Anyway, if we don’t let go of something, it will eventually let go of us and still be here for someone else to sort out, and they might not do it with the same care we would, especially if there is much to sift and limited lime available.  Taking the process into our own hands minimises risk of important items being discarded.  It’s even worse if those clearing out are grieving, and every item reminds them of the deceased.  It can be a distressing activity.  Why not spare them as much as possible by doing it ourselves?

If you don’t want to leave having to deal with all your possessions to them, you’ll take responsibility.  There may be rare exceptions to the eventual need for disposal: some people never seem to throw anything away – Andy Warhol and Bob Dylan spring to mind.  So, if you are a famous artist you might want to characterise your belongings as an archive and keep adding to it.  If what you leave is worth money your heirs may thank you, but for most of us the chances are it will be mostly crap, and they won’t.

As for the process, do it methodically, rather than rush around willy-nilly.  Tackle a room at a time and categorise the contents.  Start with the easy stuff (clothes for example, or duplicate crockery) and defer items with emotional significance, which can bog the process down.  Items can be disposed of by giving them to family and friends as presents (being aware that we might be foisting them on relatives too diffident to say they don’t want them), donated to charity, sold, recycled or binned.  Buy a good shredder.  Record information executors will need, then they won’t have to try to second-guess one’s wishes.  Computer files can be rationalised and passwords recorded.

We might keep some items of personal relevance to us but of no interest to anyone else, and these can be so labelled, then thrown away with a clear conscience by one’s heirs when the time comes.  Items intended for family members can be marked up.  Collections of photographs can be digitised and shared.  What is left can be organised, for our convenience and that of others later.  Death cleaning also allows one to reconnect with items taken for granted over the years.

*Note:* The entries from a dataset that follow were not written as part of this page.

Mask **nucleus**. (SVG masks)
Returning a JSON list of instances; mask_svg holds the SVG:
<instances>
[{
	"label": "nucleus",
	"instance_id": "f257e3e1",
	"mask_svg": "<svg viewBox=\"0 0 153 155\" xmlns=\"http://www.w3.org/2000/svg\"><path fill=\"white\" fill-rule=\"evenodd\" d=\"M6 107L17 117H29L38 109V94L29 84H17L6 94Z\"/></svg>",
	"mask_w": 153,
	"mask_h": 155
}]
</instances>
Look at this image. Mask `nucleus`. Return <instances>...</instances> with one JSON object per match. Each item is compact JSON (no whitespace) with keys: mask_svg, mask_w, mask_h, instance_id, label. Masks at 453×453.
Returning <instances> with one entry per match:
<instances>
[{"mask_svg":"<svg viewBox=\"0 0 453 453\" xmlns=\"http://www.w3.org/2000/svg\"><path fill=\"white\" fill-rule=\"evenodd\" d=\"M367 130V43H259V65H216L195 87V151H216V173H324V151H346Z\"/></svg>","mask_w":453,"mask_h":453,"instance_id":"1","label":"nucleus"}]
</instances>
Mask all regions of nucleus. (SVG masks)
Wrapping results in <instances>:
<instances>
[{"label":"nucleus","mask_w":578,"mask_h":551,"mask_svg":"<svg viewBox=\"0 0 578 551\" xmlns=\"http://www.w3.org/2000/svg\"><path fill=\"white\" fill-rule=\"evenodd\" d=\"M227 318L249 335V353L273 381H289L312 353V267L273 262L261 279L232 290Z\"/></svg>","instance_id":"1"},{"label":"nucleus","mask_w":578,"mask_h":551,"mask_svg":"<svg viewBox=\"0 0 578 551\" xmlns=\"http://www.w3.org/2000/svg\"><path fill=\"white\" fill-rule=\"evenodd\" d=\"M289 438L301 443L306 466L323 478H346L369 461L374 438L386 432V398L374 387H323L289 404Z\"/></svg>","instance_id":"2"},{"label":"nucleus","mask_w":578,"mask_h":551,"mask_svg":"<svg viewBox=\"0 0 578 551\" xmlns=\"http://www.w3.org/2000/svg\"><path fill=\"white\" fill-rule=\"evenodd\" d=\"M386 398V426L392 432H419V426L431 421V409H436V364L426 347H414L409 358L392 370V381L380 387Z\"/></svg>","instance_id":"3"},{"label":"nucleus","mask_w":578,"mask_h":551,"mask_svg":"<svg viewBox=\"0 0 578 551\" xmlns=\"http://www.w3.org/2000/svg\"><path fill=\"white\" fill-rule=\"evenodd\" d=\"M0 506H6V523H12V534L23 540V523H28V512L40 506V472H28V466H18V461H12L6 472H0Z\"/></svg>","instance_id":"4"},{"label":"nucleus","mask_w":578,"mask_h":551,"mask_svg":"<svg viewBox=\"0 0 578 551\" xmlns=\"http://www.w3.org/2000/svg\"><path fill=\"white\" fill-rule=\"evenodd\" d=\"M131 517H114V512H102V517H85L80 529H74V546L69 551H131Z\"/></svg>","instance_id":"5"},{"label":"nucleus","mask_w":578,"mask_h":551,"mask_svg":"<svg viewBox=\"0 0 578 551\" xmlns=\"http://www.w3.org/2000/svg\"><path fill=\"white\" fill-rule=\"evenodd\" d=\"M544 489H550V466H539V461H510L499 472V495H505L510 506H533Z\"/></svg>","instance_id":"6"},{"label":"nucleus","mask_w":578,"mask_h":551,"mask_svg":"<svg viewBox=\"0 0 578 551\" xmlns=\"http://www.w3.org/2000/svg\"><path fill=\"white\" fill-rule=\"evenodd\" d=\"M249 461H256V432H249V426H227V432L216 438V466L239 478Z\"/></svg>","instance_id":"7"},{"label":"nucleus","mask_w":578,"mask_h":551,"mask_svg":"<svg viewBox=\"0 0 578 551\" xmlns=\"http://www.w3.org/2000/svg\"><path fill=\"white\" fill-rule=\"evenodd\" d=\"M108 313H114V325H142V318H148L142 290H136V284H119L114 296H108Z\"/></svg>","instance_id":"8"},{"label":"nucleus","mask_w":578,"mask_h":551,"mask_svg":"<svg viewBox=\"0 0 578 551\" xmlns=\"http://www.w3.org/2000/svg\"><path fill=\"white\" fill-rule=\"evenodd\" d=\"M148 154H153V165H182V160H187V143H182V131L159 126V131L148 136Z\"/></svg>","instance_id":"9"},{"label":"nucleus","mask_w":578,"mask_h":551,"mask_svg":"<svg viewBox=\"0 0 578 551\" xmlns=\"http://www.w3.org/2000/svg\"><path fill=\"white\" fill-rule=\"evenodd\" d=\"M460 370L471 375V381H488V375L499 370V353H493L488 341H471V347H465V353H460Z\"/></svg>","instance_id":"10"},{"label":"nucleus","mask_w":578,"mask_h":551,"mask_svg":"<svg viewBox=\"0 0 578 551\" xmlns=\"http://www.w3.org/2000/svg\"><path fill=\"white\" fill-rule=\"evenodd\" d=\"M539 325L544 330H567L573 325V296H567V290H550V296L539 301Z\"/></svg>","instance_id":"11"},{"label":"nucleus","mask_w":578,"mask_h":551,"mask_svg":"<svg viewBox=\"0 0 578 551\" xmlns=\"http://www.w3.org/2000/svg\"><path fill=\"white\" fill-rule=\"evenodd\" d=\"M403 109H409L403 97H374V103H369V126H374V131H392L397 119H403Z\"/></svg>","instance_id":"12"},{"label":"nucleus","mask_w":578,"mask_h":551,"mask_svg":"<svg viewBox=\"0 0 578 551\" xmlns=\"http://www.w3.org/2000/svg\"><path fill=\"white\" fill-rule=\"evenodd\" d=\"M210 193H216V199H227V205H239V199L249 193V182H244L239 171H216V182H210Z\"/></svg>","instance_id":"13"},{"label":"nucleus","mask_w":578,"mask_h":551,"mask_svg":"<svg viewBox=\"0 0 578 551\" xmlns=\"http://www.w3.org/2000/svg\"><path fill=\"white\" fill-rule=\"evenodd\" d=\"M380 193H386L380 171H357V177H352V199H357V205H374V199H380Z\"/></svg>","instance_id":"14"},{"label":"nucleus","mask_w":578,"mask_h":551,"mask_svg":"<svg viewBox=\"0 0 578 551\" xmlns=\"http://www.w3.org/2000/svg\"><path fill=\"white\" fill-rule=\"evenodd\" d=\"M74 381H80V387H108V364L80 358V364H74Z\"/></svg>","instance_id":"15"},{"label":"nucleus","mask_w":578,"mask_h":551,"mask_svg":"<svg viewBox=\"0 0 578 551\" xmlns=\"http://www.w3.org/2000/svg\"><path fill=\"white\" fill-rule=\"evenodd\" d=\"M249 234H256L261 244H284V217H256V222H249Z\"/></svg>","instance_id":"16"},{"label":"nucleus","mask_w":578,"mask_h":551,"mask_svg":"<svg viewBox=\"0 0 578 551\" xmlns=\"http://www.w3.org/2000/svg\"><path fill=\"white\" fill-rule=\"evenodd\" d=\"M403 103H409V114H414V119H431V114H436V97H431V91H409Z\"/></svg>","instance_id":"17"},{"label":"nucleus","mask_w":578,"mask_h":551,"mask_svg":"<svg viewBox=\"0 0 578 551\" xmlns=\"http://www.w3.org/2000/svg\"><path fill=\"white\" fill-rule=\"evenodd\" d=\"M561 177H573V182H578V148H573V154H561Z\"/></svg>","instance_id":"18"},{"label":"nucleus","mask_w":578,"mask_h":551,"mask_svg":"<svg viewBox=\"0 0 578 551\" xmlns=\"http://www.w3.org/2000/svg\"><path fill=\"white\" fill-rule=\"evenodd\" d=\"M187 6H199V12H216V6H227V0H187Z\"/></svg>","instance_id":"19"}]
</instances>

Decluttering might not be about death.  Perhaps we need to downsize because of changed circumstances, and we might find tackling a big task much harder than if it had been done earlier, when we were more capable.  Whatever the reason, Magnusson suggests starting no later than our mid-sixties to give ourselves time to do a thorough job without having to rush.  It is possible to leave it too late and take one’s leave with the task incomplete.  That of course could happen at any age, so it is best to keep the problem in mind as early as possible.

It might be even worse than leaving relatives with a big job; there have been numerous instances of psychical researchers and ufologists dying and having their files binned, and I am sure this extends to other fields.  Valuable data are lost because those responsible for winding up the deceased’s affairs have no idea what to do with a collection, the significance of which they are unaware, particularly if there is no obvious monetary value.  Those potentially in this situation should ensure a mechanism exists for flagging up where to send research documentation.

Death cleaning can be short-circuited to a large extent by deciding against the accumulation of possessions.  There is something to be said for minimalist living, if one can manage it.  In a consumer society it is not always easy to ignore the siren call of commerce persuading us to buy, but it is worth bearing in mind that disposing of something is harder than not having it in the first place.  It’s nice not to have to bother with a lot of objects needing to be cleaned and cared for.  Being surrounded by things we don’t need is a drag on the spirit.

Death cleaning is all common sense really, and there is nothing particularly original here, but sometimes we need a little push to begin something, and this book can help us to overcome inertia in deciding what we no longer need.  It injects humour into what could be a morbid process and Magnusson is a pleasant, and never hectoring, companion.  The title may put off some potential readers, but it does focus the mind, emphasising the importance of preparing for that end state, however little we may welcome its arrival.  Death may be decades off, but it is best to be prepared.